The latest Afrobarometer report released by the Center for Democratic Development shows that among key public officials in Ghana, the police, judges and magistrates, Members of Parliament, civil servants, and tax officials were most widely perceived as corrupt.
This may not be new as the Ghana Police Service has often topped most corruption perception rankings in the country, with many Ghanaians often expressing their belief that police officers are corrupt.
Even though government has always insisted on leading a successful fight against corruption in public life, more than half of respondents believe that the level of corruption in the country has increased.
The report also indicated that, government is rather performing poorly to fight the canker.
In the same report, it revealed that the government’s anti-corruption efforts have declined sharply since 2017 after more than doubling three years ago.
Also, Ghana ranked 78th out of 180 countries on Transparency International’s Corruption Perceptions Index for 2018.
“More than half (53%) of Ghanaians say corruption in the country has worsened “somewhat” or “a lot” during the year preceding the survey, a 17-percentage-point increase compared to 2017. This follows a huge (47-percentage-point) improvement between 2014 and 2017”, the report noted.

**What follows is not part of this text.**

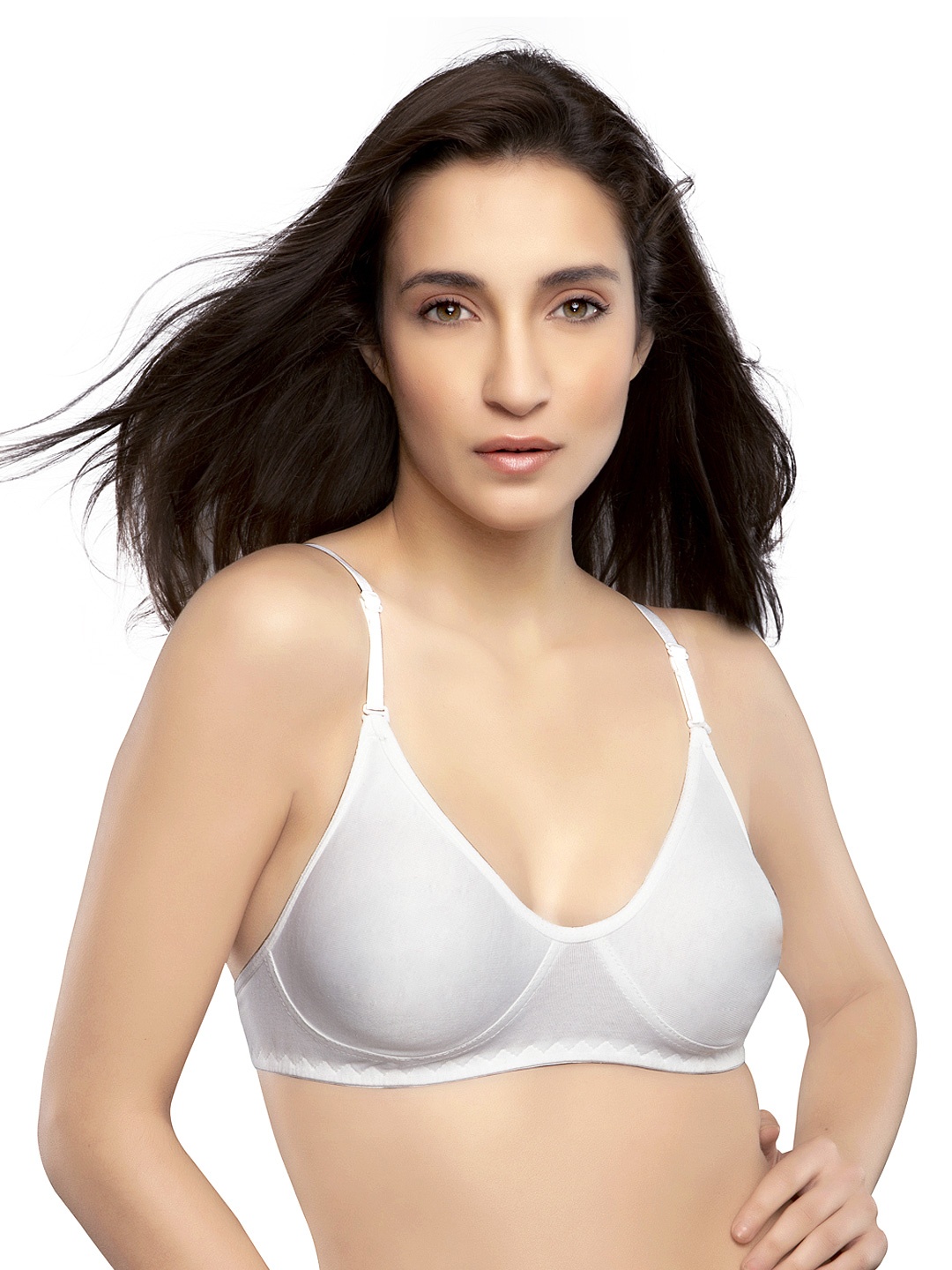 

Tweens White Bra TW263WH38B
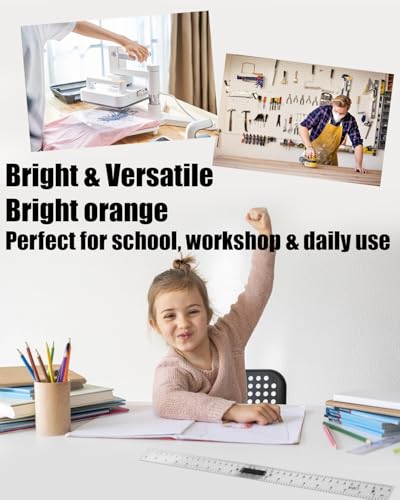 Magnetic Math 1m Ruler, Large Teaching Aids Classroom Math Geometry Tool Set Enhances Classroom Learning, Easily Mounts to Blackboard, Transparent - size: Transparent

The survey showed that the Army, religious leaders, and the presidency were seen as the most trusted public institutions while opposition political parties, local government officials and tax officials are least trusted.
The police were also the institution that the largest number of citizens report bribing to access services.
Among those who had contact with key public services during the previous year, four in 10 say they paid a bribe to avoid problems with the police (42%) or to obtain police assistance (39%).